Sepsis, a frequently fatal condition, emerges from an exaggerated inflammatory response to infection, resulting in multi-organ dysfunction and alarmingly high mortality rates. Despite the urgent need for effective treatments, current therapeutic options remain limited to antibiotics, with no other efficacious alternatives available. Echinatin (Ecn), a potent bioactive compound extracted from the roots and rhizomes of licorice, has gained significant attention for its broad pharmacological properties, particularly its ability to combat oxidative stress. Recent research highlights the crucial role that oxidative stress plays in the onset and progression of sepsis further emphasizing the potential therapeutic value of Ecn in this context. In this study, we explored the protective effects of Ecn in a murine model of sepsis induced by cecal ligation and puncture (CLP). Ecn demonstrated a significant reduction in the levels of inflammatory cytokines and reactive oxygen species (ROS) in lipopolysaccharide (LPS)-stimulated RAW 264.7 macrophages. Network pharmacology analysis identified 41 targets and top 15 pathways involved in the Ecn-mediated signaling network, revealing that Ecn might exert its effects through key targets including the NF-κB and MAPK signaling pathways. Molecular docking studies suggested a strong affinity between Ecn and MEK, with kinetic simulations and binding energy calculations confirming a stable interaction. Mechanistically, Ecn treatment inhibited NF-κB and the MEK/ERK signaling pathway, as evidenced by decreased phosphorylation of IκBα and nuclear p65, along with reduced phosphorylation of MEK and ERK in both LPS-stimulated RAW 264.7 macrophages and septic mice. Furthermore, the administration of MEK signaling agonists reversed the anti-inflammatory effects of Ecn, indicating the involvement of this signaling pathway in Ecn's protective mechanism. Notably, our investigation revealed that Ecn did not affect bacterial proliferation either in vivo or in vitro, underscoring its specific immunomodulatory effects rather than direct antimicrobial activity. In summation, our findings underscored the potential of Ecn as an innovative therapeutic remedy for sepsis-induced injury, particularly through the regulation of the NF-κB and MEK/ERK signaling pathway. This exploration unveiled a promising therapeutic approach for treating sepsis, supplementing existing interventions and addressing their constraints.

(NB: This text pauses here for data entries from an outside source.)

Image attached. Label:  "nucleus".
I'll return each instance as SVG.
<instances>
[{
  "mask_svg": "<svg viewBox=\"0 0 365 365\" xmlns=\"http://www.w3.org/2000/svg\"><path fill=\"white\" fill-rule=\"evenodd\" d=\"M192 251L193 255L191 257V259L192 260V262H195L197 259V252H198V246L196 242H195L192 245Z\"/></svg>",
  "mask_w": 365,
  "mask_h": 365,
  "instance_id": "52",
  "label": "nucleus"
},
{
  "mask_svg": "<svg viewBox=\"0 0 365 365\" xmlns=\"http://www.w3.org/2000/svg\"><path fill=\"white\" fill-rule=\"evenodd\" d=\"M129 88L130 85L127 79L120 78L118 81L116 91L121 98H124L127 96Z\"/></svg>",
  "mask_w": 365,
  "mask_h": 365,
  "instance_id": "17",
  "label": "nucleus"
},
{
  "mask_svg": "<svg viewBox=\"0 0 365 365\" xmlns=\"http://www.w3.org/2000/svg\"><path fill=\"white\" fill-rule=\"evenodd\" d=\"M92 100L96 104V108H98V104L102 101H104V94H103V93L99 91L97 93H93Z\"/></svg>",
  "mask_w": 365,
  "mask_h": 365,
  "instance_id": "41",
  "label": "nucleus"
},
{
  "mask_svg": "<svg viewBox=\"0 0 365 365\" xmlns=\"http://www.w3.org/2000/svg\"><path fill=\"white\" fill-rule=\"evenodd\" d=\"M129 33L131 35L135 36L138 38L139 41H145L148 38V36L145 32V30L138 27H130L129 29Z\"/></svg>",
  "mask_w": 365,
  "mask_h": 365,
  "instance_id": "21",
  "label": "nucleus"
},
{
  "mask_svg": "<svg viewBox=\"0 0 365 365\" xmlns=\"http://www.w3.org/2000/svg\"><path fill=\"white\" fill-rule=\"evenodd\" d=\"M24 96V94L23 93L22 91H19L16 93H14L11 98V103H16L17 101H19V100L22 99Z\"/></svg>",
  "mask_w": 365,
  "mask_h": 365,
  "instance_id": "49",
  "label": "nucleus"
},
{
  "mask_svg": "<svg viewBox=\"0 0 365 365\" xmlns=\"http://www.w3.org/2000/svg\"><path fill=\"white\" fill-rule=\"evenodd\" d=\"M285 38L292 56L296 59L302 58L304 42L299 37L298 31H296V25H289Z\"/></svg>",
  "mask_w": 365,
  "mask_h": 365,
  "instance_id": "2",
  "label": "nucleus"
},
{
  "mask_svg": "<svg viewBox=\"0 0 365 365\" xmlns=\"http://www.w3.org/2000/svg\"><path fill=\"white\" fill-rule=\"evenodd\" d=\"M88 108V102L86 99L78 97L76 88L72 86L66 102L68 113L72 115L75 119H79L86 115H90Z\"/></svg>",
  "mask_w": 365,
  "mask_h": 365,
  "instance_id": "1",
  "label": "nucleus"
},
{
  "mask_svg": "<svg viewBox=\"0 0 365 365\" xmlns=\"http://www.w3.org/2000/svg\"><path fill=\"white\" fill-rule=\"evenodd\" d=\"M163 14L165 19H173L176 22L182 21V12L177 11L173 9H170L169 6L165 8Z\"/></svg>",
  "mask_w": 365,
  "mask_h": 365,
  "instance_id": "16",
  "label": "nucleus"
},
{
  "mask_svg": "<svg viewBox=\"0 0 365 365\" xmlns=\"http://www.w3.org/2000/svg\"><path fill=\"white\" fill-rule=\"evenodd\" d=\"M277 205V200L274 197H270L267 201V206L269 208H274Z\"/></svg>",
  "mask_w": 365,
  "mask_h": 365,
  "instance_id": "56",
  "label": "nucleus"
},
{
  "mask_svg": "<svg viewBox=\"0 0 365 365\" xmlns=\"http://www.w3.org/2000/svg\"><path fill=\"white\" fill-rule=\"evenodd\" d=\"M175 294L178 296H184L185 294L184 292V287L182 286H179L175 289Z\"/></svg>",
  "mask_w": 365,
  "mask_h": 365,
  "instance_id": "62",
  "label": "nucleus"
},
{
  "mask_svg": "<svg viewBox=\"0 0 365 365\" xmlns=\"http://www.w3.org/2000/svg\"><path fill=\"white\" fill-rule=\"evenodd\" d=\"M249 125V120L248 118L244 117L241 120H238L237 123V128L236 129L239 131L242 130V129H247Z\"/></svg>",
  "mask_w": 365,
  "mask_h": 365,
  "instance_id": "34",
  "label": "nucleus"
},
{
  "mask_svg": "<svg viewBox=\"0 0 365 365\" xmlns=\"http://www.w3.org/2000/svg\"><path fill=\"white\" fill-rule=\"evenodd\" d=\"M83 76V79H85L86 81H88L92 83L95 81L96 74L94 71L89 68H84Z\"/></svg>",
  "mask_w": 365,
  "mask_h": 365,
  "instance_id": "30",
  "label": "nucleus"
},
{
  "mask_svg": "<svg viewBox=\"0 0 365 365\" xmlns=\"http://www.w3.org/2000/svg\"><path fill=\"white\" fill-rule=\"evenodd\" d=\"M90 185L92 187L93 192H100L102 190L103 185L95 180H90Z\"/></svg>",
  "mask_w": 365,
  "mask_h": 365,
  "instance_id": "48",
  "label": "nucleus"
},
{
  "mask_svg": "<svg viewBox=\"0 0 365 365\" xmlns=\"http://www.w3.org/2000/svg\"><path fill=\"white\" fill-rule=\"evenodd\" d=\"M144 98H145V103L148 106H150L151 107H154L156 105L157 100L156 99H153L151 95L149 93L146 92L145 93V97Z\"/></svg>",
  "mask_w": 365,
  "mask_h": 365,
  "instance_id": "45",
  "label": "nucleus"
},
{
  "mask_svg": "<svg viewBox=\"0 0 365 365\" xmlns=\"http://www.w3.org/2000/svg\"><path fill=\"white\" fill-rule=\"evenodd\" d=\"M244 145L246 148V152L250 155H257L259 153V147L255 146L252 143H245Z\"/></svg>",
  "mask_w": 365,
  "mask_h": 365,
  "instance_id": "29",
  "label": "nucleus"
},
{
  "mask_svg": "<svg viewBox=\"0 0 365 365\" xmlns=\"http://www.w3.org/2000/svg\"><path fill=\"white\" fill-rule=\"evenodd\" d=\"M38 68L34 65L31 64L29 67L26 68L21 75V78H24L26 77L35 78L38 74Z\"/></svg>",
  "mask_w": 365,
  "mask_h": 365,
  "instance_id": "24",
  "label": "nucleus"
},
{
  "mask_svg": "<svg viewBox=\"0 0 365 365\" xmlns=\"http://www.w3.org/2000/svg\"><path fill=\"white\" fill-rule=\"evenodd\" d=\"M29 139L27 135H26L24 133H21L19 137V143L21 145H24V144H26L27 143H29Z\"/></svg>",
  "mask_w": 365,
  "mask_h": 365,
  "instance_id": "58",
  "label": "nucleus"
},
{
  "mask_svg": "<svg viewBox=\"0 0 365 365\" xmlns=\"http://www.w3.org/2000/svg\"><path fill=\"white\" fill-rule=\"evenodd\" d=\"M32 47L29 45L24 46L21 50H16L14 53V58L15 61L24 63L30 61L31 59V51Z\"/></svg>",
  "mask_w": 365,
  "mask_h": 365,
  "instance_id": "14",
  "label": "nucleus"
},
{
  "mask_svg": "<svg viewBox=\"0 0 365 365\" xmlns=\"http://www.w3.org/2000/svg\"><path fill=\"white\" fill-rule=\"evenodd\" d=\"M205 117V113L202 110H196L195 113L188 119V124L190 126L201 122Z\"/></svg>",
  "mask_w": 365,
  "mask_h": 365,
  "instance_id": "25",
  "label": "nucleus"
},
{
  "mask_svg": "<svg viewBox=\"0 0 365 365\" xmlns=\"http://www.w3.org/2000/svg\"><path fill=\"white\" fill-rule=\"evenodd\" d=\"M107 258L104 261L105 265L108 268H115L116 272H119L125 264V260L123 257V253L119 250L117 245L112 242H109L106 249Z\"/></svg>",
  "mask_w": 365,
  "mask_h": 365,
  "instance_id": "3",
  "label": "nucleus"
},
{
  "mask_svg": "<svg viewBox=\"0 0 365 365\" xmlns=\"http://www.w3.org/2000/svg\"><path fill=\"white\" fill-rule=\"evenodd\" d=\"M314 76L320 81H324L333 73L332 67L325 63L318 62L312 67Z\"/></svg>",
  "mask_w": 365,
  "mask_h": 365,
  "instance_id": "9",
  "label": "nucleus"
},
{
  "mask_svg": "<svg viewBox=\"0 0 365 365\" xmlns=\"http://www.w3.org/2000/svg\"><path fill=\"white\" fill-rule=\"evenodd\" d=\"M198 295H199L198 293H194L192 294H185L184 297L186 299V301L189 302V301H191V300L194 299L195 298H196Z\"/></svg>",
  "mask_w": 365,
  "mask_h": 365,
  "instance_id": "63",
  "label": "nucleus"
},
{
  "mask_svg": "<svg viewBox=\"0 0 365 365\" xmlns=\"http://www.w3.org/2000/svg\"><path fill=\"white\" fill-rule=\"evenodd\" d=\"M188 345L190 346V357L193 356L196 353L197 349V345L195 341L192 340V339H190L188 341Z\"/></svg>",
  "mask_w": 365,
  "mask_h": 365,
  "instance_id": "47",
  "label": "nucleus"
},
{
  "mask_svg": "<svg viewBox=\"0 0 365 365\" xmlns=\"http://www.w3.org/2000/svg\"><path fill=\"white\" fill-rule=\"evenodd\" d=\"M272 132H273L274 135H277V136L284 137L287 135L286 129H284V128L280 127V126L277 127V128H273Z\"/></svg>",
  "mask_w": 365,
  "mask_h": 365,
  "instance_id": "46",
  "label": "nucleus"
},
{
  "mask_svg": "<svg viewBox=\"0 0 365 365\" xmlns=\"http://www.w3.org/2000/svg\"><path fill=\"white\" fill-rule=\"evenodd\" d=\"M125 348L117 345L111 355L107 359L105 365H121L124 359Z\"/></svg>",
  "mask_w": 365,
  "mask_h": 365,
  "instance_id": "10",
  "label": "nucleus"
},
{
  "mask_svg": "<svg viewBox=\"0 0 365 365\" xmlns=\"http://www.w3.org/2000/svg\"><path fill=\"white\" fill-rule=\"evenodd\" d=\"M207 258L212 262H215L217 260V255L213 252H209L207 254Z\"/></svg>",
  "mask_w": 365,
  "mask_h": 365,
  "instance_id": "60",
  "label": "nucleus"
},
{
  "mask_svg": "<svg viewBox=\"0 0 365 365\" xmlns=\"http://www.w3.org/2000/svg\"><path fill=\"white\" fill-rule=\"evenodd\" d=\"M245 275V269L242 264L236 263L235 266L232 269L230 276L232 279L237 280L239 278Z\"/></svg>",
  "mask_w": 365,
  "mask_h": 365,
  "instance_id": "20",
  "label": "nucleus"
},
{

脓毒症是一种常见的致命病症,源于对感染的过度炎症反应,导致多器官功能障碍和惊人的高死亡率。尽管迫切需要有效的治疗方法,但目前的治疗选择仍然限于抗生素,没有其他有效的替代方法。从甘草的根和根茎中提取的有效生物化合物——獐牙菜苦苷(Ecn),因其广泛的药理学特性,特别是其抵抗氧化应激的能力,受到了广泛关注。最近的研究强调了氧化应激在脓毒症发病和进展中的关键作用,进一步强调了 Ecn 在这方面的潜在治疗价值。在这项研究中,我们探讨了 Ecn 在盲肠结扎和穿刺(CLP)诱导的脓毒症小鼠模型中的保护作用。Ecn 显著降低了脂多糖(LPS)刺激的 RAW 264.7 巨噬细胞中炎症细胞因子和活性氧(ROS)的水平。网络药理学分析鉴定了 41 个 Ecn 介导的信号网络涉及的靶点和前 15 个途径,表明 Ecn 可能通过包括 NF-κB 和 MAPK 信号通路在内的关键靶点发挥作用。分子对接研究表明 Ecn 与 MEK 之间具有很强的亲和力,动力学模拟和结合能计算证实了稳定的相互作用。从机制上讲,Ecn 处理抑制了 NF-κB 和 MEK/ERK 信号通路,表现为 LPS 刺激的 RAW 264.7 巨噬细胞和脓毒症小鼠中 IκBα和核 p65 的磷酸化减少,以及 MEK 和 ERK 的磷酸化减少。此外,MEK 信号激动剂的给药逆转了 Ecn 的抗炎作用,表明该信号通路参与了 Ecn 的保护机制。值得注意的是,我们的研究表明,Ecn 无论是在体内还是体外都不会影响细菌的增殖,这强调了它的特异性免疫调节作用,而不是直接的抗菌活性。总之,我们的研究结果强调了 Ecn 作为一种创新的脓毒症诱导损伤治疗方法的潜力,特别是通过调节 NF-κB 和 MEK/ERK 信号通路。这项研究揭示了一种有前途的治疗脓毒症的方法,补充了现有的干预措施,并解决了它们的局限性。